The U.K. is set to have a new political leader.
Former London mayor and British foreign secretary Boris Johnson will become prime minister, taking over from Theresa May, who announced in May that she would resign after less than three years in power and following intense pressure from within the ruling Conservative Party.
Johnson, who had been the favorite to succeed May from the outset, beat current foreign secretary Jeremy Hunt in the final round of the Conservative Party’s fiercely fought leadership election, a result that by default makes him prime minister, with the party having won the last general election in 2017. He officially takes up the post July 24.
One of the most contentious figures in current British politics, Johnson was arguably the most prominent name behind the successful campaign to leave the European Union and has since argued that the U.K. should exit the EU even without a deal in place, a move many experts have labeled as economically catastrophic. His leadership campaign was based around a promise to leave the EU on Oct. 31.

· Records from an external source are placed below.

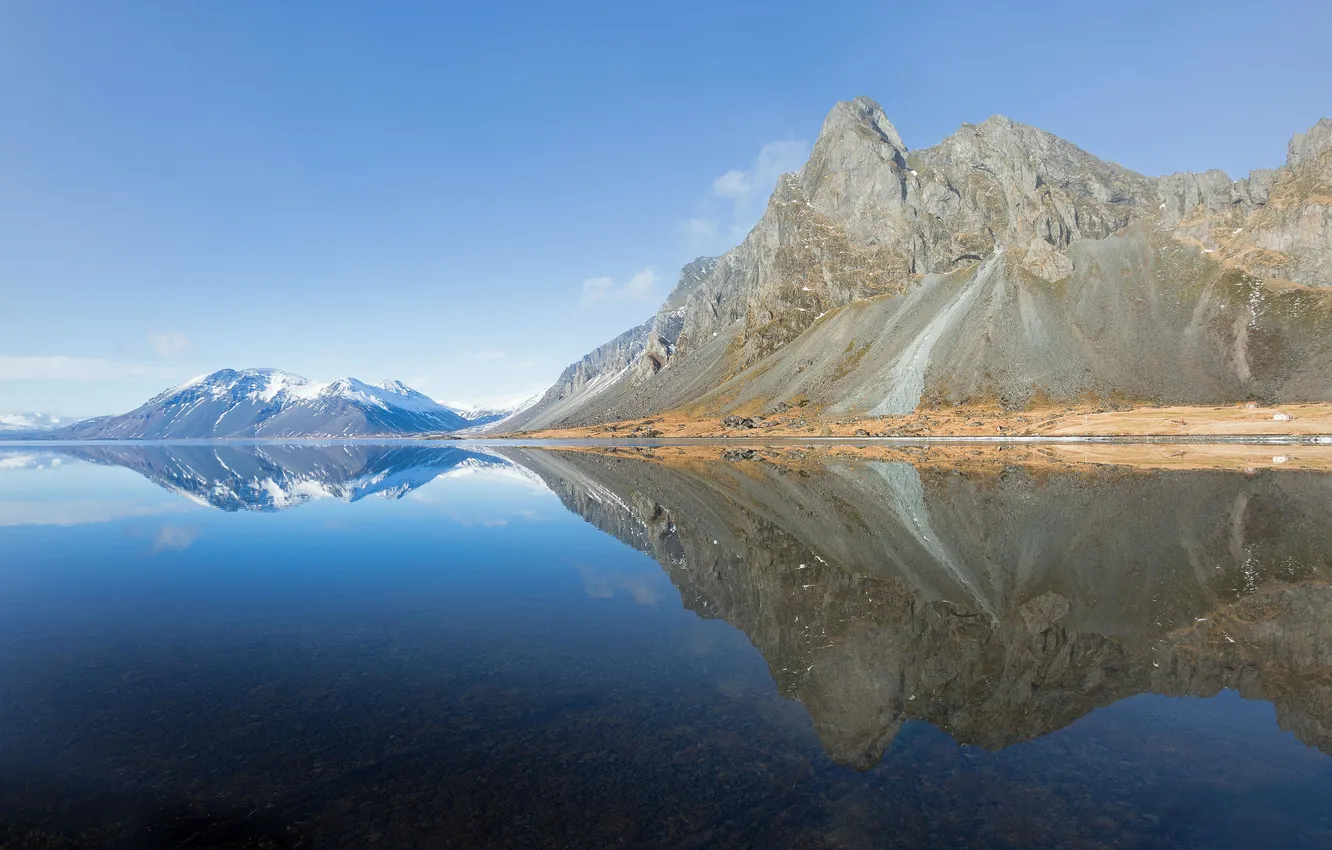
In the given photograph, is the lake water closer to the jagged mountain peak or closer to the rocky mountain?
the rocky mountain

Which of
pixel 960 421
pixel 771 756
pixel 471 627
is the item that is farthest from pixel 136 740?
pixel 960 421

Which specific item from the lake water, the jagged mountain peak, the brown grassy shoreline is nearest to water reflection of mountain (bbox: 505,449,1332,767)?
the lake water

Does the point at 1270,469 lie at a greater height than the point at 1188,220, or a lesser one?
lesser

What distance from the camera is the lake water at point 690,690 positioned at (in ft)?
30.6

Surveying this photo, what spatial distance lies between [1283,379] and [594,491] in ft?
459

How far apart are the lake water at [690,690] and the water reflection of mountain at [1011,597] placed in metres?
0.13

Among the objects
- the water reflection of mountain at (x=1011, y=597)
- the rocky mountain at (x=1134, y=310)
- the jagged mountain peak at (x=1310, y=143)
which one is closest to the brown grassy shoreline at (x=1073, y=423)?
the rocky mountain at (x=1134, y=310)

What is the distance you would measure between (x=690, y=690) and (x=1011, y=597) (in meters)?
12.4

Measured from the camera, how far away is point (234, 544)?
34188 mm

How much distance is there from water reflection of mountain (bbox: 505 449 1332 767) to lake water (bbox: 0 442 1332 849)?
0.43 ft

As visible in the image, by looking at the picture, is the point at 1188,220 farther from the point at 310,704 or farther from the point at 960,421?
the point at 310,704

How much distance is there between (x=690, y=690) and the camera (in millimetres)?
14078

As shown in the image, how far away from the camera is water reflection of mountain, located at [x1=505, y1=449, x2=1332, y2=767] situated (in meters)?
13.5

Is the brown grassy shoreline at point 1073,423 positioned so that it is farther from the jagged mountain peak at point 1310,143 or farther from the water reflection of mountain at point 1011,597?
the jagged mountain peak at point 1310,143
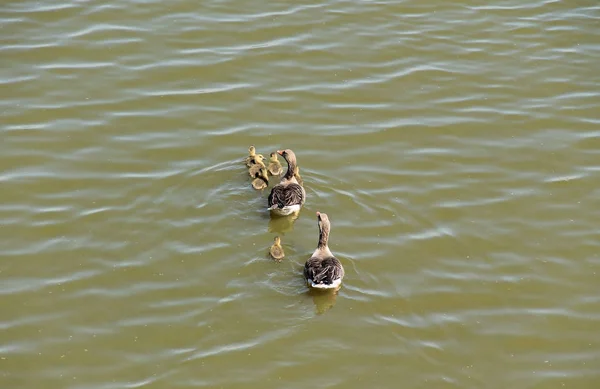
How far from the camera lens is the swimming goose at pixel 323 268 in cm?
1085

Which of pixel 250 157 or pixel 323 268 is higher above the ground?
pixel 250 157

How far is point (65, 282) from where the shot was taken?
11227mm

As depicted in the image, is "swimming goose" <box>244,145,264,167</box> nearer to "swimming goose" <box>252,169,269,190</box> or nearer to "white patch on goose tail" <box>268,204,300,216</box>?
"swimming goose" <box>252,169,269,190</box>

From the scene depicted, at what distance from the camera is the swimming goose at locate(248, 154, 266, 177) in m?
12.9

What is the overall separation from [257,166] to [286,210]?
1.05 metres

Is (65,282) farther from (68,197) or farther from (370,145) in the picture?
(370,145)

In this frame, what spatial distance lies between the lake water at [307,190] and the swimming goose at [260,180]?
0.24 m

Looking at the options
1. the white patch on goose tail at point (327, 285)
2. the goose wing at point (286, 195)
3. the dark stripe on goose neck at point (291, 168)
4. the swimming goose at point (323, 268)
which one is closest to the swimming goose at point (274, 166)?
the dark stripe on goose neck at point (291, 168)

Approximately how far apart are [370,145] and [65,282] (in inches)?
211

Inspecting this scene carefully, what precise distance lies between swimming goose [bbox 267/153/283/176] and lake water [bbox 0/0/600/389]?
0.37 m

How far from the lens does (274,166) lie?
13312mm

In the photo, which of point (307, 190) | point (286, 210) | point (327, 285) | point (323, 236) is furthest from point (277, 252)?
point (307, 190)

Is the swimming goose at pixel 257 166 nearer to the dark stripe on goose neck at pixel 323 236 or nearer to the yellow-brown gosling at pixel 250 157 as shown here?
the yellow-brown gosling at pixel 250 157

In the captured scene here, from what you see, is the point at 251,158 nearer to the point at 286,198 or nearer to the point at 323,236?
the point at 286,198
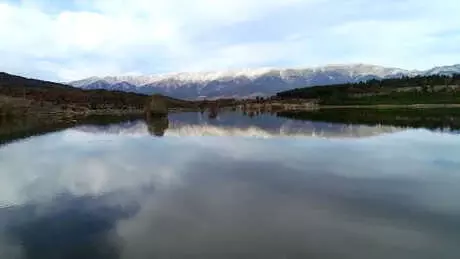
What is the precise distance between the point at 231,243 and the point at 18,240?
20.5 ft

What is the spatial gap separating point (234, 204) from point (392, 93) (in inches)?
5598

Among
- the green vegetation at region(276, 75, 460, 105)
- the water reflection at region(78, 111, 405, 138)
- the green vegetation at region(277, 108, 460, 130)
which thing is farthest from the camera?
the green vegetation at region(276, 75, 460, 105)

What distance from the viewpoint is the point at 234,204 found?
18875 millimetres

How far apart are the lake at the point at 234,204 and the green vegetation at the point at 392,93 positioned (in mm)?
101008

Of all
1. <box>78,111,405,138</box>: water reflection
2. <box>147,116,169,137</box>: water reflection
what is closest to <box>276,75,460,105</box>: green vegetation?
<box>78,111,405,138</box>: water reflection

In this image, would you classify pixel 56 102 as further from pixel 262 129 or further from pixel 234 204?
pixel 234 204

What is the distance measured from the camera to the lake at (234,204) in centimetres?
1377

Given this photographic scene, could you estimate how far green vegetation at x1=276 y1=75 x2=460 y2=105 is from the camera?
433 ft

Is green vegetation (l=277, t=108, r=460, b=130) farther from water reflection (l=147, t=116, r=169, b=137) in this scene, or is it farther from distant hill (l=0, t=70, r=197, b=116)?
distant hill (l=0, t=70, r=197, b=116)

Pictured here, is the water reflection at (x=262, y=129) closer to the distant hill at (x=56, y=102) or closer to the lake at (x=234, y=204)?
the lake at (x=234, y=204)

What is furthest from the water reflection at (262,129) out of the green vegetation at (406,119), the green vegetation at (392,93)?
the green vegetation at (392,93)

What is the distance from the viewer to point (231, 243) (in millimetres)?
13984

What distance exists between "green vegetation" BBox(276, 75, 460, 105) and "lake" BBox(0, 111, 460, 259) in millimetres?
101008

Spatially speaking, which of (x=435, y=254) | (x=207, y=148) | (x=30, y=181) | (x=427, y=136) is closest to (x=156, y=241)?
(x=435, y=254)
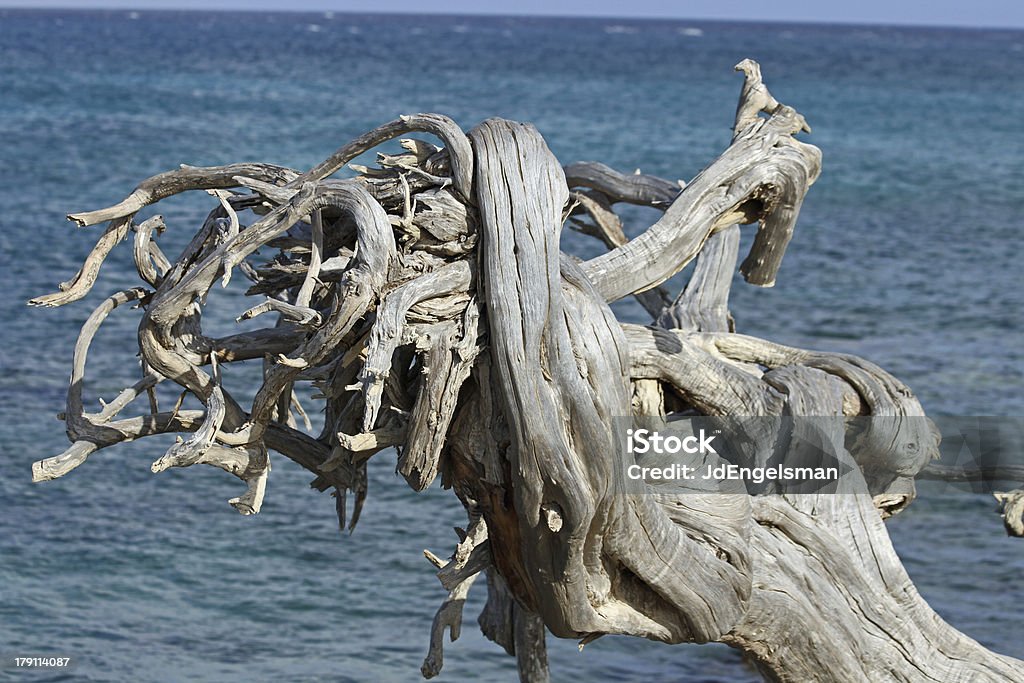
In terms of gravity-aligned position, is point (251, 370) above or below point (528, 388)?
below

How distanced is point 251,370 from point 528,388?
691cm

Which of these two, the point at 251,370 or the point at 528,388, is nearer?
the point at 528,388

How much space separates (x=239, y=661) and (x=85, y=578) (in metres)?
1.21

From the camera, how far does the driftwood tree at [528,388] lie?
292 centimetres

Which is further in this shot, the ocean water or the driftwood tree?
the ocean water

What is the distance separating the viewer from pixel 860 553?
11.8 feet

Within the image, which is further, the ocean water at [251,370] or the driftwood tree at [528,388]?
the ocean water at [251,370]

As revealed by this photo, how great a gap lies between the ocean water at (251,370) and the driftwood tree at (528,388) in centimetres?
76

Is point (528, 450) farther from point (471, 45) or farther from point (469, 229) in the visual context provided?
point (471, 45)

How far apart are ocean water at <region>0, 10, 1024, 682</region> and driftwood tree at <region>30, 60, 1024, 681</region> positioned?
761 mm

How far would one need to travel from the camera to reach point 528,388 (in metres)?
2.88

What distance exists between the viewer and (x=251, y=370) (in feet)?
31.1

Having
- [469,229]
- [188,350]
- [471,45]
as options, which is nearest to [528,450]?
[469,229]

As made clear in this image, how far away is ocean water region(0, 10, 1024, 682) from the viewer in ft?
21.0
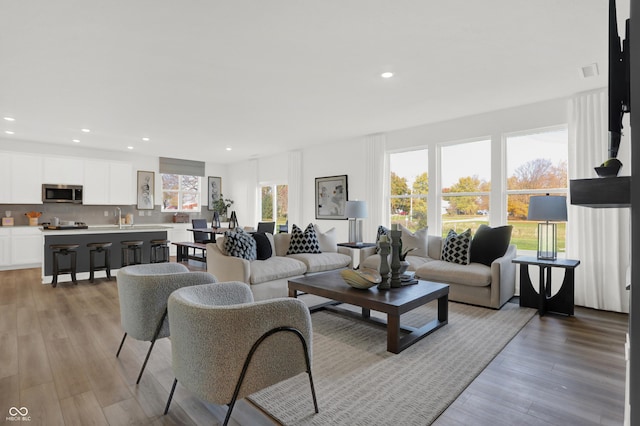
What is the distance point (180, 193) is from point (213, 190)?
3.15 feet

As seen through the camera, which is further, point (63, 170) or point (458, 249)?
point (63, 170)

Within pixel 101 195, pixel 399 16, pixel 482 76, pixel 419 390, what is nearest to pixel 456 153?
pixel 482 76

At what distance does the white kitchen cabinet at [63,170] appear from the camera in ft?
23.3

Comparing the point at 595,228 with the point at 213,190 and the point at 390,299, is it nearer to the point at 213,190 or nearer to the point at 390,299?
the point at 390,299

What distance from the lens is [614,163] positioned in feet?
3.54

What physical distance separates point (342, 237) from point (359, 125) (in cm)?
242

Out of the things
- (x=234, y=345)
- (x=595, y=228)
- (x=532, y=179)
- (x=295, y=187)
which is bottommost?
(x=234, y=345)

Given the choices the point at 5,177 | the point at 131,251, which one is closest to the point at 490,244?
the point at 131,251

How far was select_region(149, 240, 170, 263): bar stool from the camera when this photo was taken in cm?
644

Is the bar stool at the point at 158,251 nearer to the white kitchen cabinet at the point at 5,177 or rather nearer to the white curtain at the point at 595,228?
the white kitchen cabinet at the point at 5,177

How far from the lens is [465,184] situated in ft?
17.8

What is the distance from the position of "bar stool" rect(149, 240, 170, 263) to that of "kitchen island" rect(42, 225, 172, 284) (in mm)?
88

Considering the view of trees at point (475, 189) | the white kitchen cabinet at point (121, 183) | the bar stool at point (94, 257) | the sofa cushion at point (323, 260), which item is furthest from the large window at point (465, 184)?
the white kitchen cabinet at point (121, 183)

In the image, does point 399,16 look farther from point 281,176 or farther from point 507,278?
point 281,176
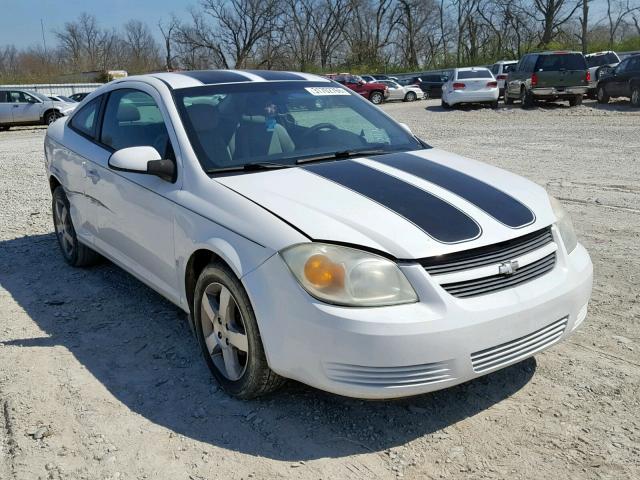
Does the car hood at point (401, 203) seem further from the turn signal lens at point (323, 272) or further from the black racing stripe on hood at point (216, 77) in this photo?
the black racing stripe on hood at point (216, 77)

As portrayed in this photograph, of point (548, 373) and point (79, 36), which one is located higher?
point (79, 36)

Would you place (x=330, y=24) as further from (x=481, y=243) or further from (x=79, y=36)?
(x=481, y=243)

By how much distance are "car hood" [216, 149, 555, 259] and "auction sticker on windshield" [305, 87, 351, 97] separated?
2.70 feet

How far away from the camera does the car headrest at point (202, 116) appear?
12.3ft

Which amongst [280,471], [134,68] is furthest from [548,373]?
[134,68]

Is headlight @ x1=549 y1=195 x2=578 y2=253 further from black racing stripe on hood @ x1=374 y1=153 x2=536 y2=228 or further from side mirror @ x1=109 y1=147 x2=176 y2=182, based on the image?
side mirror @ x1=109 y1=147 x2=176 y2=182

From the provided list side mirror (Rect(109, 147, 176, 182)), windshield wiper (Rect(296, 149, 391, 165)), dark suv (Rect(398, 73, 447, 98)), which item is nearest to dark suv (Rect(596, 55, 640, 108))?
dark suv (Rect(398, 73, 447, 98))

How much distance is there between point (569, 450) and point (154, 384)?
2.06 meters

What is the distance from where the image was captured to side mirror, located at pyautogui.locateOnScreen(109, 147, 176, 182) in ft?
11.6

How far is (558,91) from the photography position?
21.0m

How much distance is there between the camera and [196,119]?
378 cm

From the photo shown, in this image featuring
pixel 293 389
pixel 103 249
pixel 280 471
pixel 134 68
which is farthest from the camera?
pixel 134 68

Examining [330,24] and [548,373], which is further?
[330,24]

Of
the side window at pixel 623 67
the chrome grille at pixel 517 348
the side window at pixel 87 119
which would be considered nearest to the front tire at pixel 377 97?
the side window at pixel 623 67
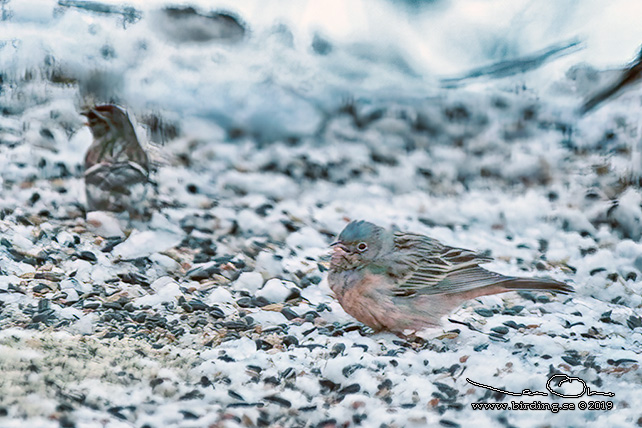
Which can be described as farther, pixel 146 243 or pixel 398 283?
pixel 146 243

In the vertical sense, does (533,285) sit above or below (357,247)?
below

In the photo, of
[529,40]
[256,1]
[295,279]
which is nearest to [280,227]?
[295,279]

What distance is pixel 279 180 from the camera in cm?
567

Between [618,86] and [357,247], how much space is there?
3640 mm

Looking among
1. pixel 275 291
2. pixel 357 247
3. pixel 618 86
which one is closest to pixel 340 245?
pixel 357 247

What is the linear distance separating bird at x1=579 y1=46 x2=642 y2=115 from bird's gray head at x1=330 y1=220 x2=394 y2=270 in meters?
3.15

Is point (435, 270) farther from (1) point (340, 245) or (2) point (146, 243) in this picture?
(2) point (146, 243)

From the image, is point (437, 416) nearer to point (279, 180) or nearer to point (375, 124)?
point (279, 180)

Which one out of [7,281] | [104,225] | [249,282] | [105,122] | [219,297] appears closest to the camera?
[7,281]

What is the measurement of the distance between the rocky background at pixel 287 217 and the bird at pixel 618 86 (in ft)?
0.25

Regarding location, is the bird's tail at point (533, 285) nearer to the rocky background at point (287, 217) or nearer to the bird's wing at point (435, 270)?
the bird's wing at point (435, 270)

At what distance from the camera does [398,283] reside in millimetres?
3010

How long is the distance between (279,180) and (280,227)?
1.07m

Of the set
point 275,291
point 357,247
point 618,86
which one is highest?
point 618,86
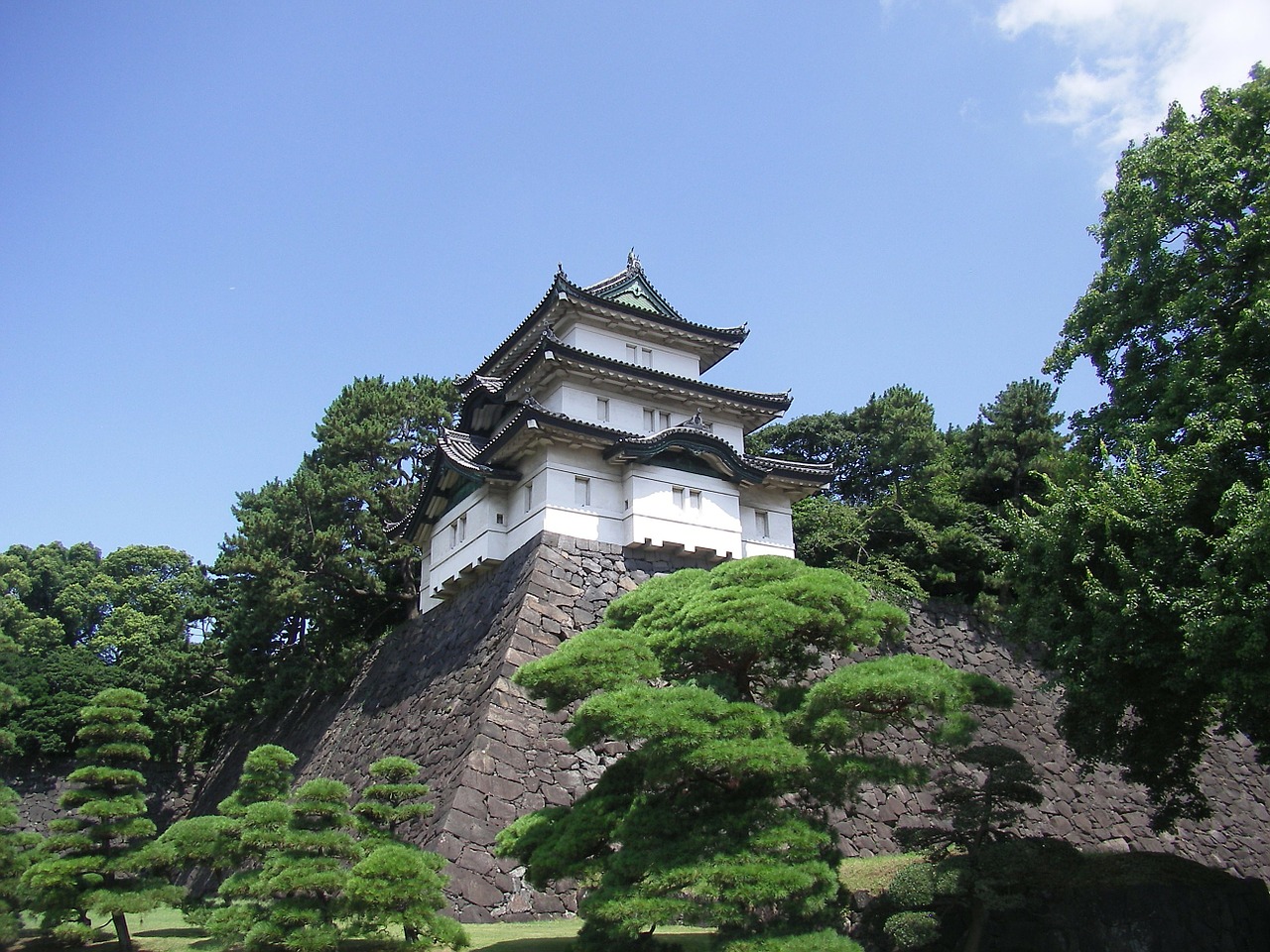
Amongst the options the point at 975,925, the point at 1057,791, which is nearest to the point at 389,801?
the point at 975,925

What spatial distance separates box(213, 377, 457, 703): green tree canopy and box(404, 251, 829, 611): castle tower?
10.3ft

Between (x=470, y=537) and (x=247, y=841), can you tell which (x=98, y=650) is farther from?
(x=247, y=841)

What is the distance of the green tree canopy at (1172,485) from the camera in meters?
7.97

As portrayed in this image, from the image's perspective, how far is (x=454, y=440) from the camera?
19750 millimetres

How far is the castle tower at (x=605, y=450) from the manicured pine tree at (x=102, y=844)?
7.70 meters

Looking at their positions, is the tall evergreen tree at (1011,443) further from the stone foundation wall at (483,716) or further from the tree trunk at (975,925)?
the tree trunk at (975,925)

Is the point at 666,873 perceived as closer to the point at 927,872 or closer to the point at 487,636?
the point at 927,872

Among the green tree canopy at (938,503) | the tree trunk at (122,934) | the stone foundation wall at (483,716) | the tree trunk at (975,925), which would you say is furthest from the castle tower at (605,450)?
the tree trunk at (975,925)

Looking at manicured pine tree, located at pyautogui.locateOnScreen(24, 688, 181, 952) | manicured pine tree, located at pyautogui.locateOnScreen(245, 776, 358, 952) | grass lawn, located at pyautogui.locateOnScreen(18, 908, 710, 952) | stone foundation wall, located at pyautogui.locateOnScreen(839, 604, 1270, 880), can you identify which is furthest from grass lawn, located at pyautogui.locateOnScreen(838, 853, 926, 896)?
manicured pine tree, located at pyautogui.locateOnScreen(24, 688, 181, 952)

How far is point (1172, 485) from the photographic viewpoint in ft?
29.2

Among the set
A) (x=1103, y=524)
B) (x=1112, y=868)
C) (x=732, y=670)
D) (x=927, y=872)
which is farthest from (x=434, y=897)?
(x=1103, y=524)

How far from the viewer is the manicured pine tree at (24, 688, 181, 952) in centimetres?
1067

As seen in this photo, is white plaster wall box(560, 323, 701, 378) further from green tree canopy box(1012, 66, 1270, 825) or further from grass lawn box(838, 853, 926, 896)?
grass lawn box(838, 853, 926, 896)

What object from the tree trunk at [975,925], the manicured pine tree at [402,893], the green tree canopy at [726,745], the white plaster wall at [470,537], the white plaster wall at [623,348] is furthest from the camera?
the white plaster wall at [623,348]
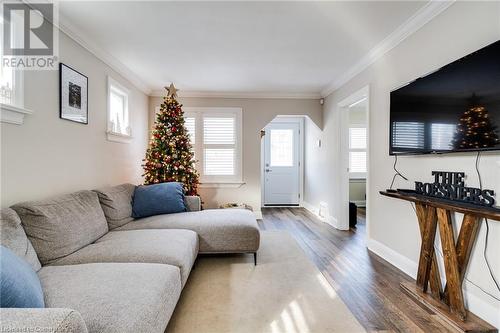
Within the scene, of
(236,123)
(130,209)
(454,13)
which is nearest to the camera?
(454,13)

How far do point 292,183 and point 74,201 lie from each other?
5044 mm

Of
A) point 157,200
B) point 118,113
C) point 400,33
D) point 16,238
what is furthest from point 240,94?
point 16,238

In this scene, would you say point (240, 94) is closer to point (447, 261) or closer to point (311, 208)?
point (311, 208)

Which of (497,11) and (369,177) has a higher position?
(497,11)

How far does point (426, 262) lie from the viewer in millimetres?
2135

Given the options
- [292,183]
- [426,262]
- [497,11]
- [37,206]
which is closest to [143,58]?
[37,206]

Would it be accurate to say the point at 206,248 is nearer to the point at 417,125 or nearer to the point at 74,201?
the point at 74,201

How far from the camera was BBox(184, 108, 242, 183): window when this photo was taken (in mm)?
4934

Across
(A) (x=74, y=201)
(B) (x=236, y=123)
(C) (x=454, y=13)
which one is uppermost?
(C) (x=454, y=13)

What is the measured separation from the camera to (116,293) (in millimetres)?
1292

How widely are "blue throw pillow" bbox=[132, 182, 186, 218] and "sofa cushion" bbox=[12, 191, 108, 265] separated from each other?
71 centimetres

But Johnson, a former journalist (he was fired by The Times in 1987 for inventing a quote and later edited The Spectator magazine) has also faced fierce criticism over the years for a litany of comments that have been called sexist, homophobic and racist. In a regular weekly column he’s written for The Telegraph newspaper, he once described black people as “piccaninnies” with “watermelon smiles,” gay men as “tank-topped bumboys” and Muslim women in burqas as looking like “bank robbers” and “letterboxes.”
The new British leader already has a supporter in the U.S., Donald Trump, to whom Johnson has regularly been compared, having previously spoken of his admiration for the politician. Earlier this month Trump said that he thought Johnson would “do a great job” as prime minister and that they would have a “very good relationship.”
Despite the victory, several pundits have predicted that Johnson’s tenure could be among the shortest in British history. Deep divisions within the Conservative Party over its handling of Brexit may leave Johnson without a workable majority, and a number of prominent government ministers have already said they would resign were he to win. Were he to fail to gain parliamentary support for his Brexit policy, the U.K. could be heading straight for a general election.